Erin McKeown is a musician, writer, and producer whose work merges a wide range of stylistic influences including elements of pop, swing, rock, folk, and electronic music. For the past 20 years she has made it her life’s work to study the regional music of the U.S. In an interview The Fame, McKeown said, “Probably one of the root reasons why Quiara asked me to compose the show is because I’ve always been really excited and interested in lots of different genres of music.”

Originally from Fredericksburg, VA, McKeown moved to Rhode Island to attend Brown University where she studied ethnomusicology. She got her start in folk music and released her first album, Monday Morning Cold, in 1999. Mckeown notes the importance of location and its impact on her approach to music: “If I had gone south I probably would have ended up in a band that was more like Dave Matthews Band or a more ensemble type of experience, but instead I ended up in this world of solo singer-songwriters.” McKeown currently lives in Massachusetts and has released a total of 10 full-length albums. Her later albums—Manifestra (2013), According to Us (2016), and Mirrors Break Back (2017)—are much more personal to McKeown’s life.

According To Us was a real statement of self love and of a queer identity and taking up space and flying your flag and really feeling proud of who you are. And then Trump gets elected and I think a certain part of the country, myself included, felt a kind of devastation and a kind of rejection of our selfhood. So Mirrors Break Back is about that moment where you look in the mirror and the mirror makes you feel terrible. So those two EPs now go together as kind of a before-and-after album. And they both helped me in tremendous ways.”

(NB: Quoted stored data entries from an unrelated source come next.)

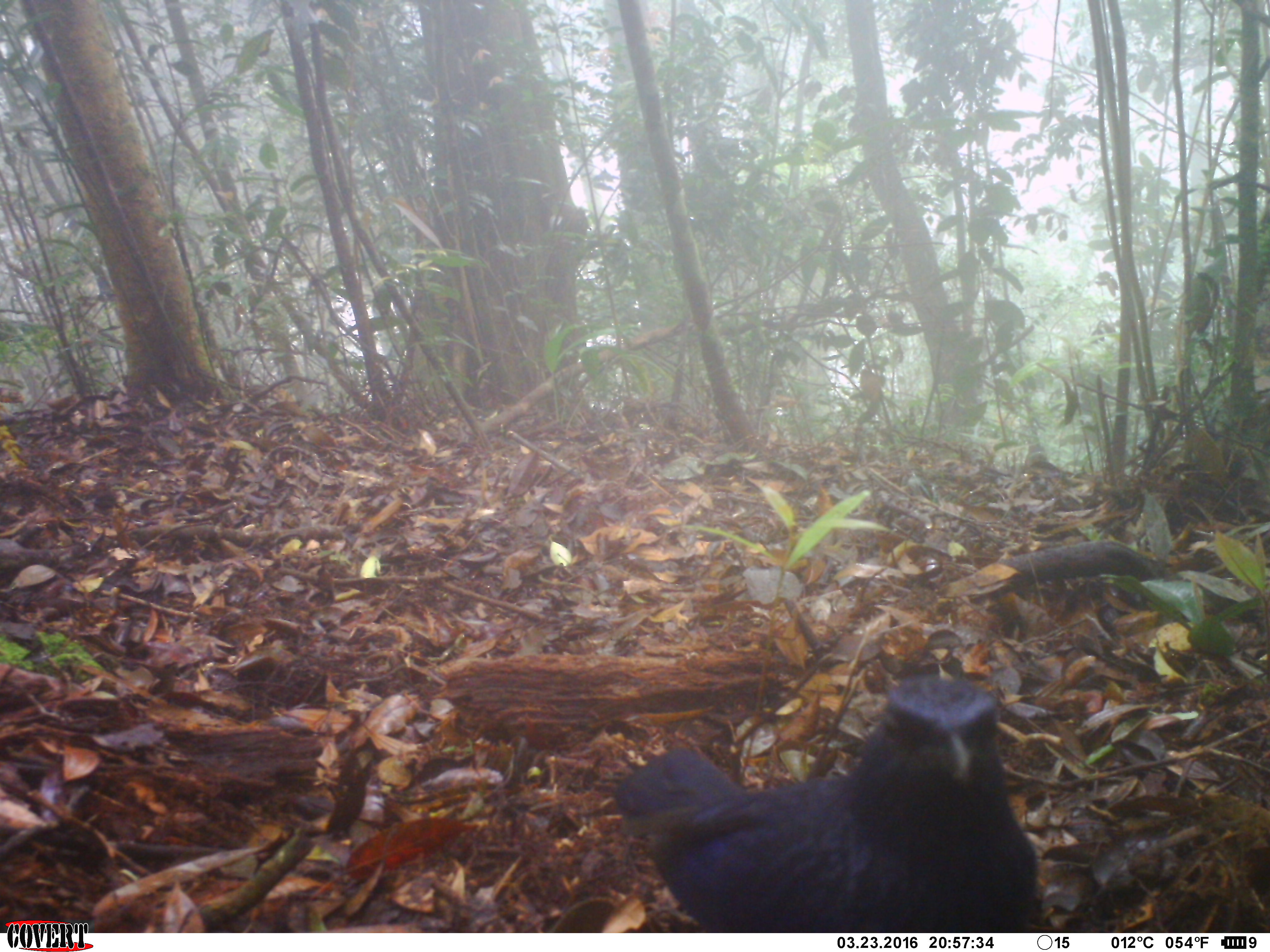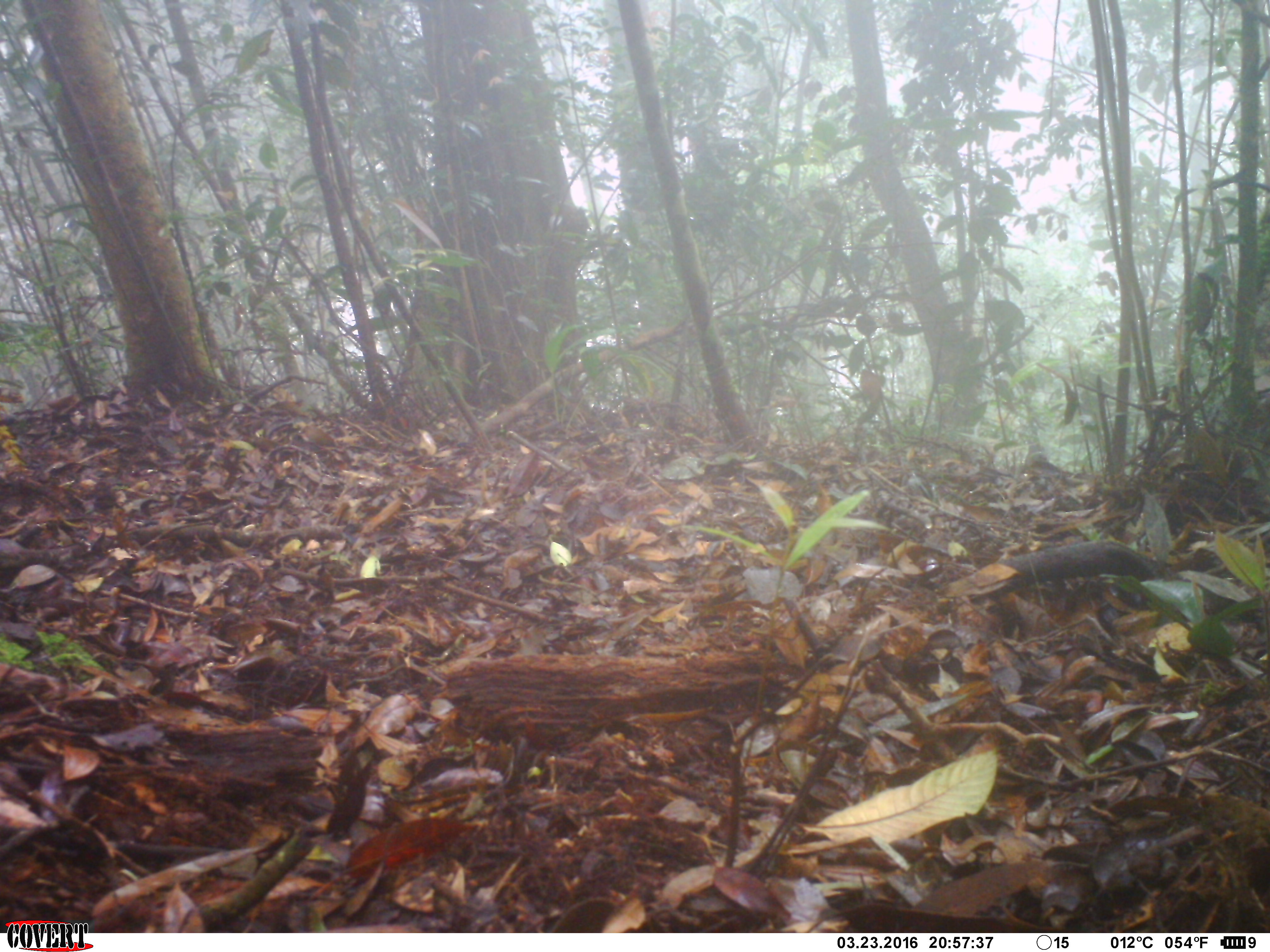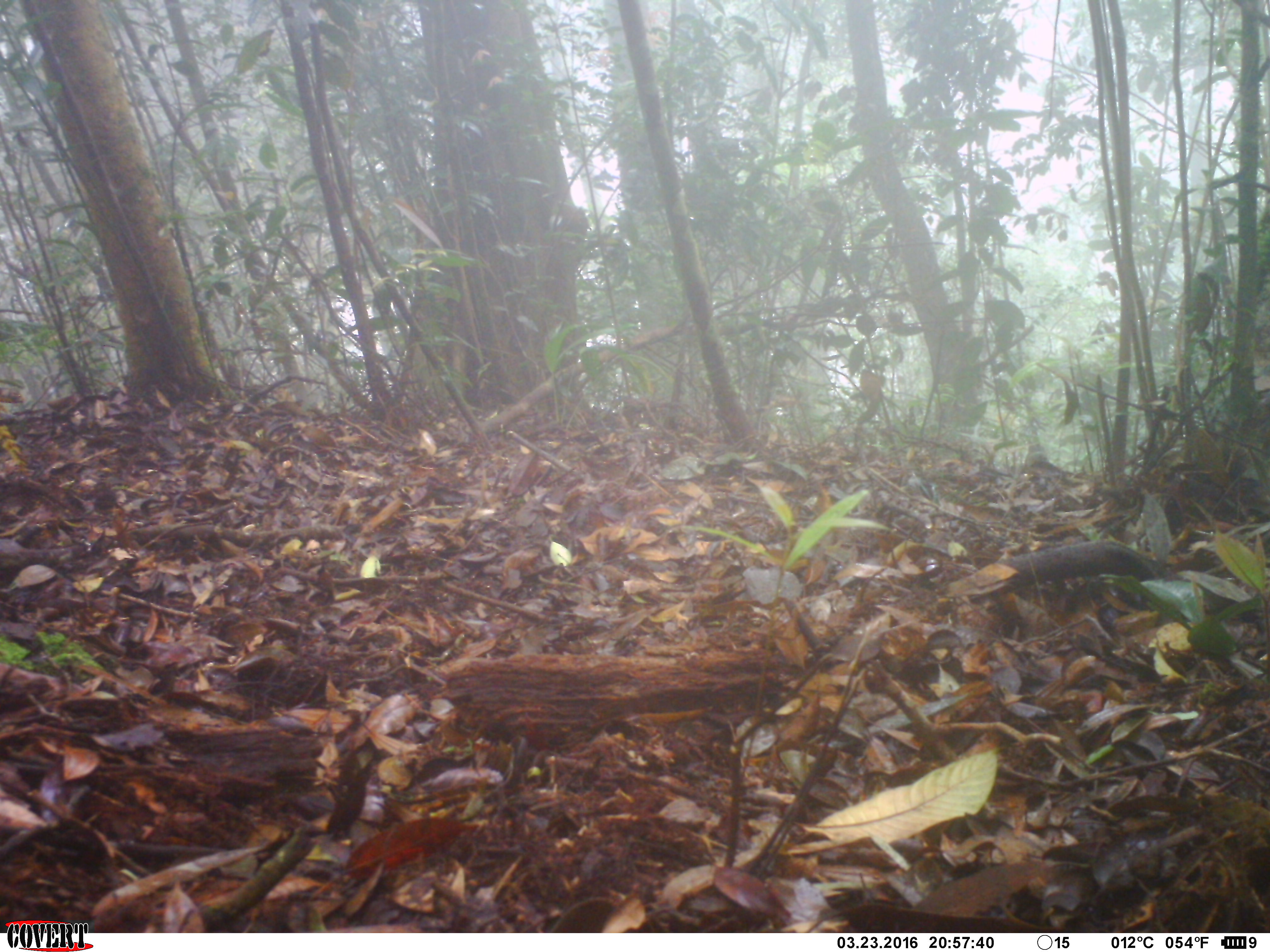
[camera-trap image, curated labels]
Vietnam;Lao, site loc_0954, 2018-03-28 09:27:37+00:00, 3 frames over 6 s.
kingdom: Animalia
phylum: Chordata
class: Aves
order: Passeriformes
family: Muscicapidae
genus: Myophonus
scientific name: Myophonus caeruleus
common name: blue whistling thrush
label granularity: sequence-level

Miss You Like Hell was her first experience writing for the stage and McKeown and Hudes worked together on the musical for seven years. In an interview with The Free Lance Star, McKeown describes how Hudes reached out to her about writing a musical. “[Quiara] heard a record of mine I made in 2009 and she thought, ‘that’s the sound of a musical I want to write.’ So she basically did the email equivalent of a cold call. I didn’t know her, I didn’t know her work. The musical doesn’t sound anything like that record anymore, but that was our starting place.”